» **Goals**
1. Please rewrite the stretch of the remote-work thread from "I hate to use" through "going to blow.", putting "version control" in place of "source control".
2. Write the next part of the remote-work thread, picking up after its final sentence.

» **Selected extract**
-- Begin --

Cultivating that rich feedback that he seems to be missing is hard. I think
that IRC is a good start. Video chat is better. It may not work for this guy's
company because they still have their "professional" personas active while
chatting. You have to let your hair down and be comfortable with a flamewar
once in a while. If the personalities of those involved aren't compatible with
this, then maybe they shouldn't be in startup/small companies.

I hate to use so many cliches in one sentance, but you really have to be able
to be agile and iterate quickly. The development infrastructure helps to
address this. If you have good source control and a good project structure
that lets you check out a branch to a new directory and just GO then you have
a good thing going. If your product requires lots of setup and back-end things
that take time and careful configuration, it's going to suck a lot.

------
nolanbrown23
Like everything, working from home needs balance. Not just work/non-work time
balance, but physical balance with a private office in your home and regular
contact with the outside world. If you don't have a second bedroom for an
office and you live alone, working from home is going to blow.

-- End --

» **Given information**
-- Begin --

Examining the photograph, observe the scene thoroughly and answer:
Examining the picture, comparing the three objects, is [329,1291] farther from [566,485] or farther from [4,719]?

-- End --

» **Answer list**
1.
I hate to use so many cliches in one sentance, but you really have to be able
to be agile and iterate quickly. The development infrastructure helps to
address this. If you have good version control and a good project structure
that lets you check out a branch to a new directory and just GO then you have
a good thing going. If your product requires lots of setup and back-end things
that take time and careful configuration, it's going to suck a lot.

------
nolanbrown23
Like everything, working from home needs balance. Not just work/non-work time
balance, but physical balance with a private office in your home and regular
contact with the outside world. If you don't have a second bedroom for an
office and you live alone, working from home is going to blow.

2.
When I started working from home, the first thing I did was go out looking for
a co-working studio in my city. I knew that I was going to do my best work
from home at night, but I go to the "office" so I can still get coding done
during the day. I have a full office setup in my apartment that I use from 6am
until 11am almost everyday, I go to my "office" from 11am to 4pm and then come
home, working from 9pm until midnight. It's a crazy work schedule and the
thing that keeps me sane is splitting my time between my home office and co-
working "office", so I'm not wasting so much time during the day with
boredom/loneliness/the internet.

I understand that this may not be suitable for everyone, but it works great
for me and I've worked out of almost every space you can imagine. To me, it is
100% worth it to get yourself a decent home office and/or a co-working office
to be the most effective.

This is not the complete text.